──────── Text shown

The important thing is that the biggest banks are there and playing with the technology. They want to build systems that run faster, are less expensive and ultimately are more profitable.

And the systems would not be as open as “crypto” assets, such as Bitcoin (BTC-USD), they would be “permission” networks, focusing on who is allowed into the system.

The big banks are not going to disappear, but will only build from the basics, which they seem to have already incorporated into their operations.

We are going to see more and more of this type of activity happening in the big banking space over the next few years. In fact, we are really waiting for the leading banks, such as JPMorgan Chase & Co., to move faster to take the lead in this new technology, which will be combined with more and more “crypto” options to draw in this customer sector.

This is coming sooner than we expect.

Reason?

The consolidation of what is left of the “crypto world.”

Consolidation of crypto

As is typical of a “new” component of the economy, innovation brings with it a rush into new initiatives, a collapse and a consolidation.

────────────────
──────── Data section

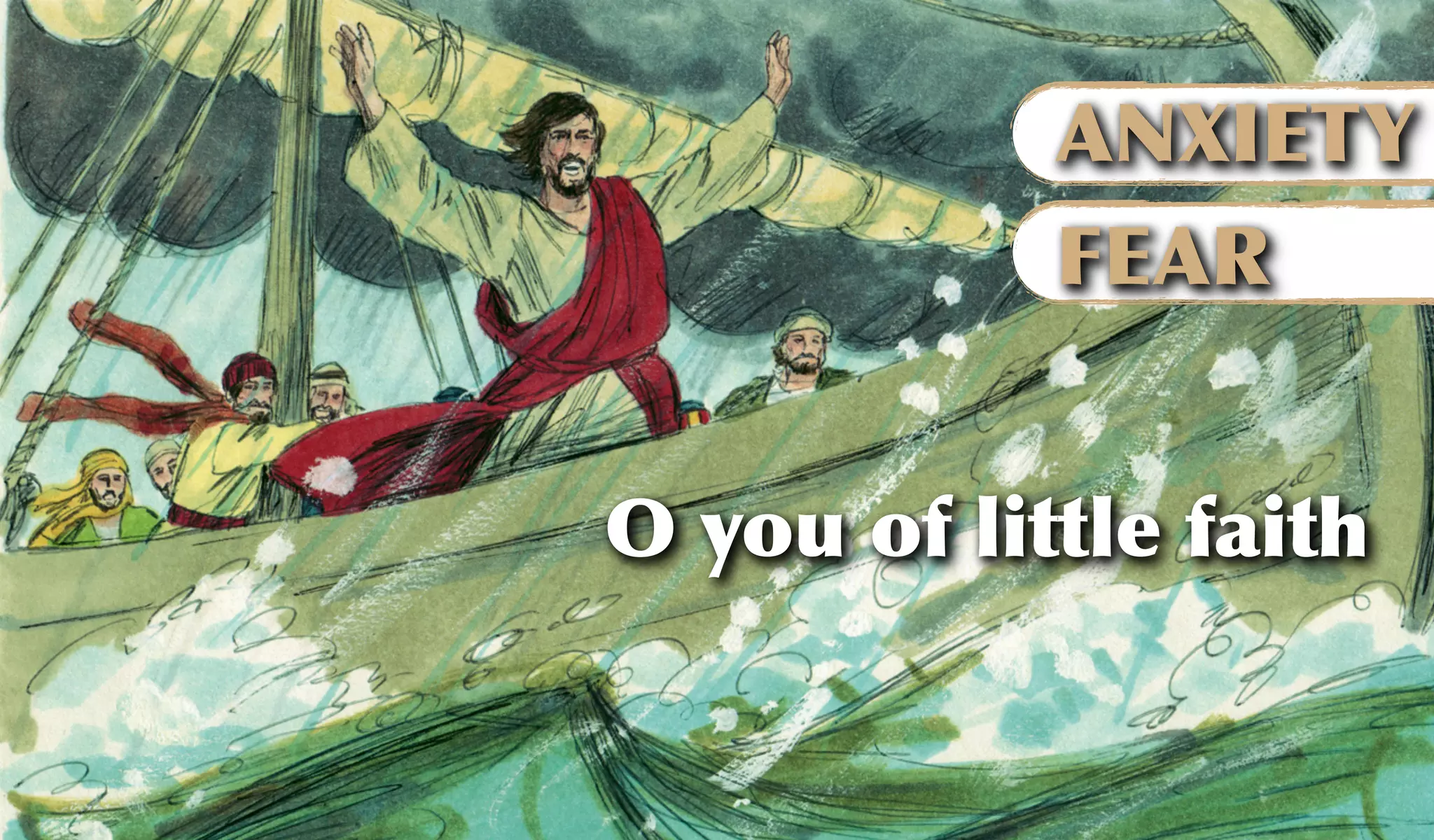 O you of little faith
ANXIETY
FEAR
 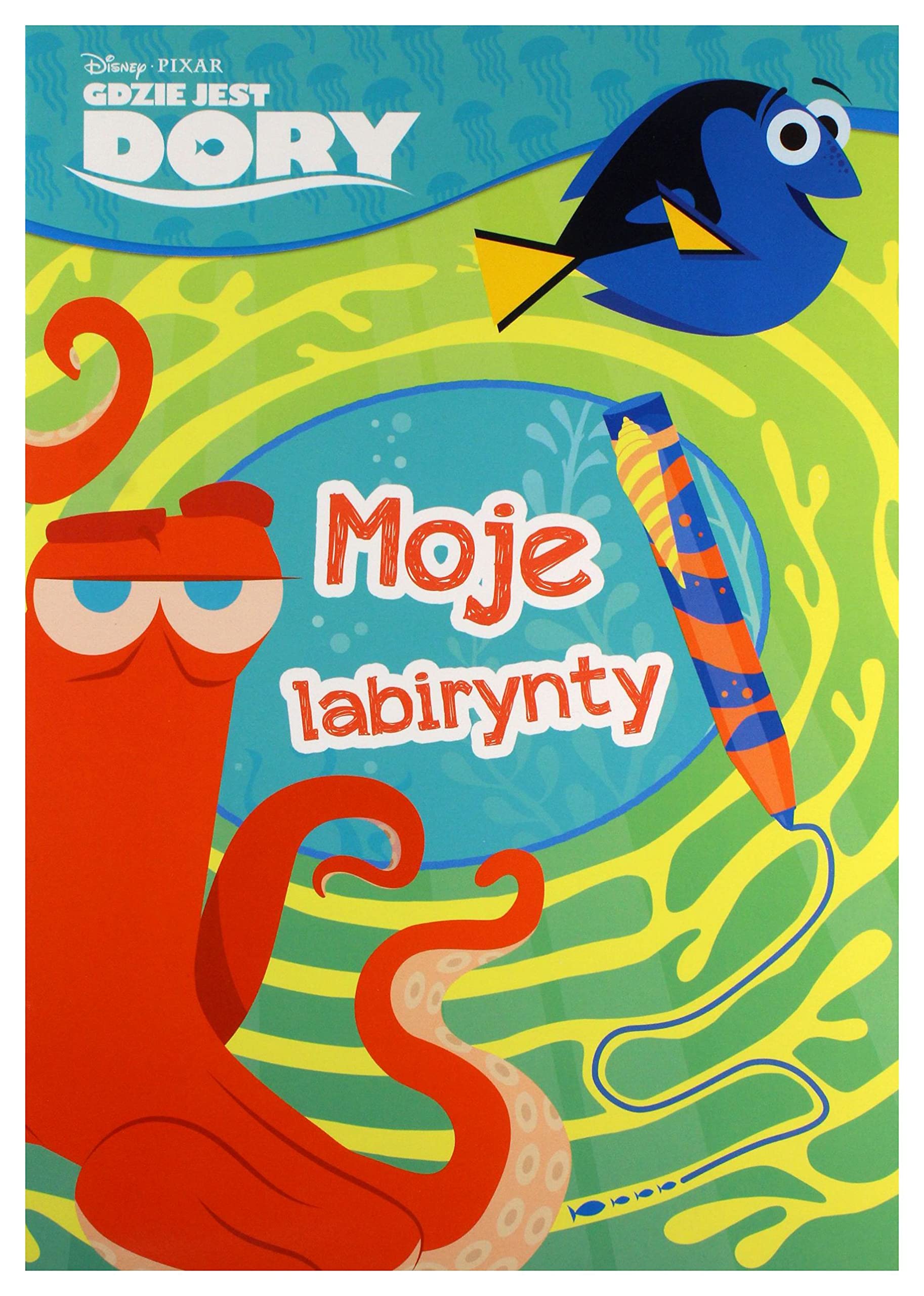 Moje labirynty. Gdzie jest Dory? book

────────────────

# Directive 1
In the passage on banks and crypto, what kind of networks would the banks' systems be instead of being as open as crypto assets?
# Directive 2
Reproduce the passage on banks and crypto word for word, from "We are going" up to and including "than we expect.".
# Directive 3
Extend the passage on banks and crypto, starting after its final sentence.

# Response area 1
They would be "permission" networks, focusing on who is allowed into the system.

# Response area 2
We are going to see more and more of this type of activity happening in the big banking space over the next few years. In fact, we are really waiting for the leading banks, such as JPMorgan Chase & Co., to move faster to take the lead in this new technology, which will be combined with more and more “crypto” options to draw in this customer sector.

This is coming sooner than we expect.

# Response area 3
The consolidation is now taking place within the “crypto world.”

I have written quite a few times about Sam Bankman-Fried and what he wants to do in the crypto world.

According to Alexander Osipovich, writing in the Wall Street Journal:

Crypto is ailing. Sam Bankman-Fried is betting a billion dollars that he can fix it.

CEO of cryptocurrency exchange FTX Trading Ltd. has appointed himself the industry’s savior – and crypto investors are watching his moves closely after months of market carnage. This year he bailed out one troubled digital currency lender and tried to stabilize another. He acquired crypto exchanges in Canada and Japan. He appeared in magazine ads opposite supermodel Gisele Bundchen in an effort to keep mainstream investors enthusiastic about the crypt despite the downturn.

Mr. Bankman-Fried is 30 years old, a billionaire and a strong believer in cryptocurrencies. He says his ultimate goal is to bring crypto to the masses.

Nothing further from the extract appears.